A new oral drug called daraxonrasib has nearly doubled the overall survival rates of pancreatic cancer patients in early trials [3].
This development addresses a critical unmet need for effective treatments for one of the most lethal forms of cancer. By targeting the specific gene mutations that drive the disease, the therapy offers a potential survival benefit for patients who previously had limited options [1, 5].
Dr. Thomas Pudlarz, a medical oncologist and head of the pancreatic care pathway at the Gustave-Roussy Institute in Villejuif, France, said the drug is a new generation targeted therapy [1, 2]. The treatment works by blocking the KRAS mutation, which is responsible for driving most pancreatic cancers [1, 3].
"I think this is truly an earth-shattering moment in pancreatic cancer," Pudlarz said [4].

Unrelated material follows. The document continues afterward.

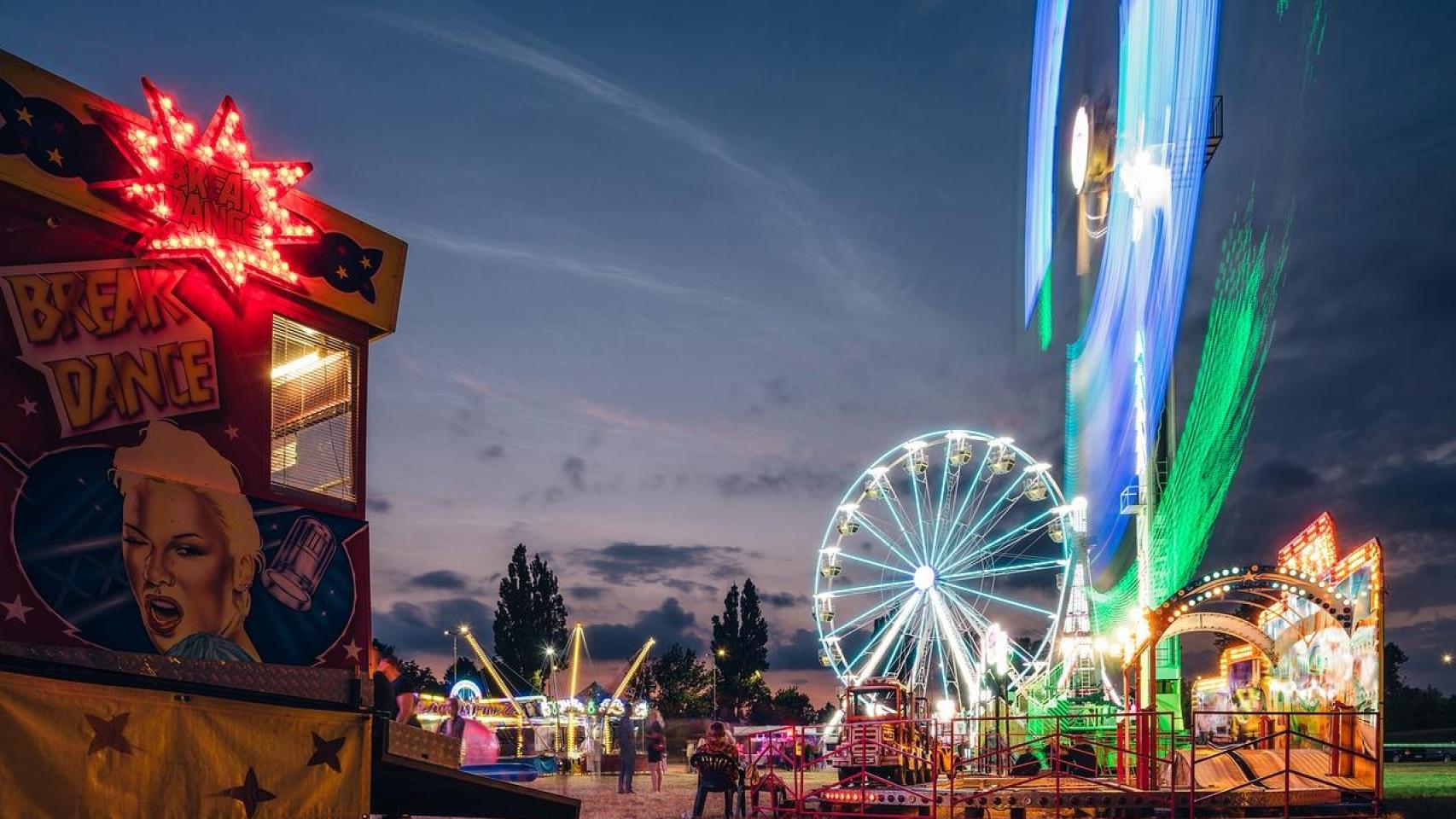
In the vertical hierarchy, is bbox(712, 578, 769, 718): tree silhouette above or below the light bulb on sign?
below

Trial results were presented in April 2026, with reporting appearing in various outlets between April 14 and May 14, 2026 [6, 7]. The data indicates that daraxonrasib nearly doubled survival rates for those in the trial [3].
"This new generation targeted therapy is one of the first improvements in many years for pancreatic cancer," Pudlarz said [2].

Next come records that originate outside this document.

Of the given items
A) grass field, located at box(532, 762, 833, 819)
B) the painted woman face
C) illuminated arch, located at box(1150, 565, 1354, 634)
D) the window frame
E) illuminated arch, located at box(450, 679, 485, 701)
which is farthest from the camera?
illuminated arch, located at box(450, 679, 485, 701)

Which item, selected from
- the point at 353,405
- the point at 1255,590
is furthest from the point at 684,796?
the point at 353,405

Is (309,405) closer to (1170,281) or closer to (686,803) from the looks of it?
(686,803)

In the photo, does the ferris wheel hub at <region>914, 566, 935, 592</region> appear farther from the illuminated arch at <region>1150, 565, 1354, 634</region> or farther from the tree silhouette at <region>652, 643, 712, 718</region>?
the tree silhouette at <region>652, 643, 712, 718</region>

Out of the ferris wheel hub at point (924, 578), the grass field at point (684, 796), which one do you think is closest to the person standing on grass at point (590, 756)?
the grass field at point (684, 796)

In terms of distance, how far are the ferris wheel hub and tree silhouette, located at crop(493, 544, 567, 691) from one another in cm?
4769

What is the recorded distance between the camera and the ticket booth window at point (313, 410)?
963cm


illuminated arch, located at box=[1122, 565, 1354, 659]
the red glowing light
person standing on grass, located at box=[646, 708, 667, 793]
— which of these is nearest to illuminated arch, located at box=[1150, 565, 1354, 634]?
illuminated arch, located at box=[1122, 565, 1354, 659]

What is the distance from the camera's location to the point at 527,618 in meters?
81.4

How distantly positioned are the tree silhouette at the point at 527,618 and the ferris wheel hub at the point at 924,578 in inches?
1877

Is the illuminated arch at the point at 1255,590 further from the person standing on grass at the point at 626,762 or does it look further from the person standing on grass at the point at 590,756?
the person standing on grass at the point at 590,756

The drug is administered orally, making it a more accessible option for patients compared to some traditional intensive therapies. The Gustave-Roussy Institute continues to lead efforts in the Interception program to refine these care pathways [1, 2].

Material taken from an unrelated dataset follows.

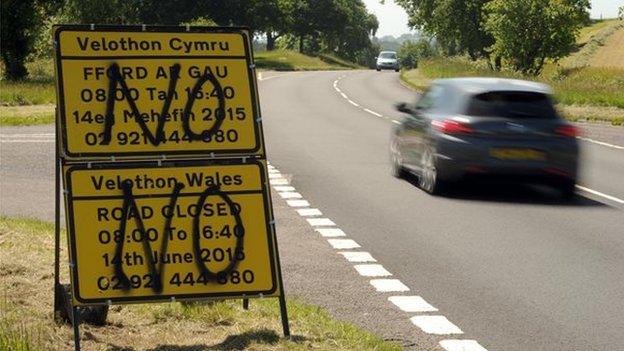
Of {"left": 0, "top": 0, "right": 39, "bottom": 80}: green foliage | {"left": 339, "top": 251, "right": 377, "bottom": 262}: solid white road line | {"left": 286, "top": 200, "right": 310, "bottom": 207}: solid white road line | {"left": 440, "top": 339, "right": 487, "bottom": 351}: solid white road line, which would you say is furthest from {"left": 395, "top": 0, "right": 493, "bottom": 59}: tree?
{"left": 440, "top": 339, "right": 487, "bottom": 351}: solid white road line

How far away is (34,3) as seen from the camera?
67.2m

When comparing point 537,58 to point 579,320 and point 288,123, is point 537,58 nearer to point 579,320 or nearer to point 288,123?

“I think this is truly an earth-shattering moment in pancreatic cancer.”
The success of daraxonrasib represents a shift toward precision medicine in oncology, moving away from broad chemotherapy toward drugs that target specific genetic drivers like KRAS. If these early trial results are replicated in larger cohorts, it could establish a new standard of care for pancreatic cancer, significantly extending life expectancy for a patient population with historically poor prognoses.